According to Truini, one of the easiest and best ways to water a garden is to use a watering wand. “Unlike a standard hose nozzle, a hose wand provides a soft, soaking shower – not a damaging blast,” he says. This particular wand has a 24-inch curved aluminum shank that makes it easy to reach over, between, and under close-up plants to saturate the root zone. Its long reach design is also ideal for watering hanging baskets and flower boxes.
If you have raised beds and want to automate your daily watering, Southern California gardener CaliKim, whose YouTube tutorials help millions of people, suggests checking out this raised bed irrigation kit because it is “easy for beginners and includes everything to get started”. The kit has enough hoses to cover up to 50 feet (ten rows of vegetables), but can also be connected to a second set for use in a larger space.
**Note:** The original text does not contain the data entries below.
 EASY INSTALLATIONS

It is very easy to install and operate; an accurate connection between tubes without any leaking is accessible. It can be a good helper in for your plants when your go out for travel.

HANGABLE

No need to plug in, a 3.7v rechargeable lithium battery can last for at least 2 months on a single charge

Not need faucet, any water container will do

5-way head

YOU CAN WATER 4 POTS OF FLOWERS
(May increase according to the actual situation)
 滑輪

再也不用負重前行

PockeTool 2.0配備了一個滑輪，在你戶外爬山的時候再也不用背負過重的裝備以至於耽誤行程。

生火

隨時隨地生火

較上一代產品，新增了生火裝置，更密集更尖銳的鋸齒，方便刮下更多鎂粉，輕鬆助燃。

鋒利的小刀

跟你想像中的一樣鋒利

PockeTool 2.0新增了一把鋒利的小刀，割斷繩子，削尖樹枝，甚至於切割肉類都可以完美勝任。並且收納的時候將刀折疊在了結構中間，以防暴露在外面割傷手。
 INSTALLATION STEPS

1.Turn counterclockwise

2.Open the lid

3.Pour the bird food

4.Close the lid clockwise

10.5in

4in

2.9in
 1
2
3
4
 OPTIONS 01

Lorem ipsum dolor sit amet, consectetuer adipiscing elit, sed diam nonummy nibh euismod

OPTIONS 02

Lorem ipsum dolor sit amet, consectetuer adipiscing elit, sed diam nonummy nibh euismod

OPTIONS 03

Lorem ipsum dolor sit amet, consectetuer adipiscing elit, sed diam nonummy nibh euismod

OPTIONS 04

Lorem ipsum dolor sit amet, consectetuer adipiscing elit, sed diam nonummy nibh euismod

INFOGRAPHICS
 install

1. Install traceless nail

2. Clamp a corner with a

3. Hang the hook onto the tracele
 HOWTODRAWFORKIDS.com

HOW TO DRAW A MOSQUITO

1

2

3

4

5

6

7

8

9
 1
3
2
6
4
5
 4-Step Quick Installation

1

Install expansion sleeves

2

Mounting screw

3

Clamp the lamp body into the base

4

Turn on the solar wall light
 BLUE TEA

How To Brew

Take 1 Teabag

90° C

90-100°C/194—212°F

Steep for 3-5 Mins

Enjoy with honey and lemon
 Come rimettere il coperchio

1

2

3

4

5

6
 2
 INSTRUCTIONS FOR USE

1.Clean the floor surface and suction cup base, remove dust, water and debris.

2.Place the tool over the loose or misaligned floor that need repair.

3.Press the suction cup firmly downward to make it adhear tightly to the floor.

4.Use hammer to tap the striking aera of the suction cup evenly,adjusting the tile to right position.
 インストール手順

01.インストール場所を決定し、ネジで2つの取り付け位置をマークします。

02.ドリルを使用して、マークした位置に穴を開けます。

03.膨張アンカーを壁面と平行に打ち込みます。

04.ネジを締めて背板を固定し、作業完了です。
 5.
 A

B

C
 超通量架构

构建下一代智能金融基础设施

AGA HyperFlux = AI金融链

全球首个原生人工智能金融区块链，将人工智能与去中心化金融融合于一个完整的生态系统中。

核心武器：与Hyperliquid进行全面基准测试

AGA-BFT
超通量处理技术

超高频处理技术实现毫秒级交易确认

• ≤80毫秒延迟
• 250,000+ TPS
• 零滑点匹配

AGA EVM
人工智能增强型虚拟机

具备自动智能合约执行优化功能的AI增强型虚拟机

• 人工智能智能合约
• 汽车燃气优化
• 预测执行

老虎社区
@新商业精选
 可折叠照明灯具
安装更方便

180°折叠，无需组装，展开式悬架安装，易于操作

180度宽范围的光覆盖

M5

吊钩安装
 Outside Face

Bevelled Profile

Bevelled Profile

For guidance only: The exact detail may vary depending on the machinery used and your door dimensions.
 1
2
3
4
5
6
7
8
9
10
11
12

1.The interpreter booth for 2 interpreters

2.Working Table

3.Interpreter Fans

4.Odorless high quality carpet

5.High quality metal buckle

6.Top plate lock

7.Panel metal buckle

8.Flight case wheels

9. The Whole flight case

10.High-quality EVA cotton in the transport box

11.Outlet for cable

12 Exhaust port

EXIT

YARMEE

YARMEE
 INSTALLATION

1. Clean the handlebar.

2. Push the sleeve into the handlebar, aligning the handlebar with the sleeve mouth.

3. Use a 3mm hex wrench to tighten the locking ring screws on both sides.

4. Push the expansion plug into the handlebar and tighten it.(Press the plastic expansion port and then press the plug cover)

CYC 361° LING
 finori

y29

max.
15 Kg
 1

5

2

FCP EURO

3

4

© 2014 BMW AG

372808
The flowers and vegetables in your garden depend on high-quality, nutrient-dense soil to grow large and lush. With this simple portable device, Truini says you can quickly monitor the three most important factors for maintaining healthy garden soil: water, sun, and the pH value. “Simply immerse the two steel probes in the soil and the easy-to-read meter will indicate if it’s time to water, if the plant is getting enough sunlight, and if the soil is acidic or alkaline. (You still want neutral ground), ”he says. The three-in-one meter requires no battery and can be used to monitor virtually any plant, including flowers, vegetables, lawns, and even houseplants.